Let's take a closer look at this important distinction before we present the details of these datatypes. Two dateTime values which include a timezone can be compared easily. W3C XML Schema states that a dateTime value without a timezone has an undetermined timezone but that you can still compare two of these to each other. Things get fuzzy when you want to compare a dateTime value with a timezone and a dateTime value without. all you know about the dateTime value that has an undetermined timezone is that it can be in an interval from 14 hours before UTC to 14 hours after UTC. You can never conclude that the two dateTime values are equal. You can only say that one value comes before the other when they are different enough.

Why 14 hours? No, that's not a typo! National regulations have some level of flexibility with the timezones used in their countries so that the timezone they use can vary from their geographical timezone. This variation can even change throughout the year with many countries having winter and summer times. As a result of that, when the W3C published the W3C XML Schema recommendation, the maximum number of hours of difference in timezones was not between -12 and +12 hours from UTC but between -13 and +12 hours. And since the W3C doesn't expect that national authorities would ask their permission or send prior notification if they wanted to enlarge this interval, they have added a security margin and written -14/+14 hours interval into their recommendation.

[Note]Note

Since fuzziness isn't what computers like best, it is certainly a very good practice to use timezones with your dateTime values!
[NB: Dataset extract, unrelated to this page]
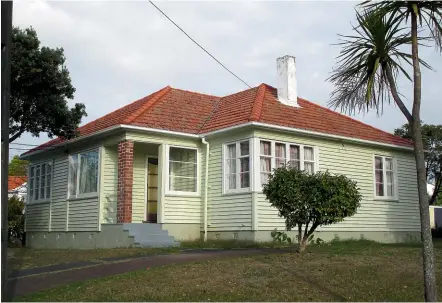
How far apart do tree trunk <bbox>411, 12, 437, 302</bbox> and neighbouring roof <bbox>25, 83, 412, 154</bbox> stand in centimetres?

The date, time, and related datatypes defined by W3C XML Schema are:

dateTime

This datatype is defined as representing a "specific instant of time". This is a subset of what ISO 8601 calls a "moment of time." Its lexical value follows the format "CCYY-MM-DDThh:mm:ss," in which all the fields must be present and may optionally be preceded by a sign and leading figures, if needed, and also followed by fractional digits for the seconds and a time zone. The time zone may be specified using the letter "Z," Zulu, which identifies UTC, or by the difference of time with UTC. As we've seen, a value such as "2001-10-26T21:32:52" which is defined without a timezone can't be compared to "2001-10-26T21:32:52+02:00" or "2001-10-26T19:32:52Z" which have a timezone. The last two values which have a timezone are considered as equal since they identify the same moment.

date

This datatype has the same lexical space as the date part of dateTime with an optional timezone and represents a period of one day in its time zone, "independent of how many hours this day has." The consequence of this definition is that two dates defined in a different time zone cannot be equal except if they designate the same interval (2001-10-26+12:00 and 2001-10-25-12:00, for instance). Another consequence is that, as with dateTime, the order relation between a date with a time zone and a date without a time zone can only be partially determined.

gYearMonth

A Gregorian calendar month: a period of one calendar month in its timezone. Its format is the format of date but leaving out the entry for the day: "2001-10", "2001-10+02:00" or "2001-10Z" for instance. ("g" stands for Gregorian)

gYear

A Gregorian calendar year: a period of one calendar year in its timezone. Its format is the format of gYearMonth without its month part: "2001", "2001+02:00" or "2001Z", for instance (note that these three values identify three different periods and are not considered equal).

time

The lexical space of time is identical to the time part of dateTime. The semantic of time represents a point in time that recurs every day; the meaning of "01:20:15" is "the point in time recurring each day at 01:20:15 am." Like date and dateTime, time accepts an optional time zone definition. The same issue arises when comparing times with and without time zones.

gDay

The lexical space of gDay is "---DD" with an optional time zone specification and it represents a recurring period of one day in the specified time zone occurring each Gregorian calendar month. "---01" represents for instance the first day of each month with an undetermined timezone. Dates are pinned down depending of the number of days of each month and in February for instance, "--31Z" would occur on February 28th (or 29th for leap years).

gMonthDay

The lexical space of gMonthDay is "--MM-DD" with an optional time zone specification and it represents a recurring period of one day in the specified time zone occurring each Gregorian calendar year. Christmas day in the UK would, for instance, be "--12-25Z".

gMonth

The lexical space of gMonth should have been "--MM" with an optional timezone, but a typo in the W3C XML Schema recommendation has specified it as "--MM--" which you can still find in some tools even though an erratum has corrected it to "--MM". It represents a recurring period of a calendar month in its timezone. The months of January in Paris, for instance, would be represented as "--01+01:00".

duration

The lexical space of duration is "PnYnMnDTnHnMnS". Each part (except the leading "P") is optional. A significant amount of complexity comes from the fact that you can mix quantities expressed as months (which have a variable number of days) with quantities expressed as days such as for instance "P1Y2M8DT123S" which means a duration of 1 year, 2 months, 8 days and 123 seconds. We will not enter into the detail of the algorithms here, but this leads to a partial order relation between durations which do not make it difficult to manage processing of this datatypes when all its parts are used.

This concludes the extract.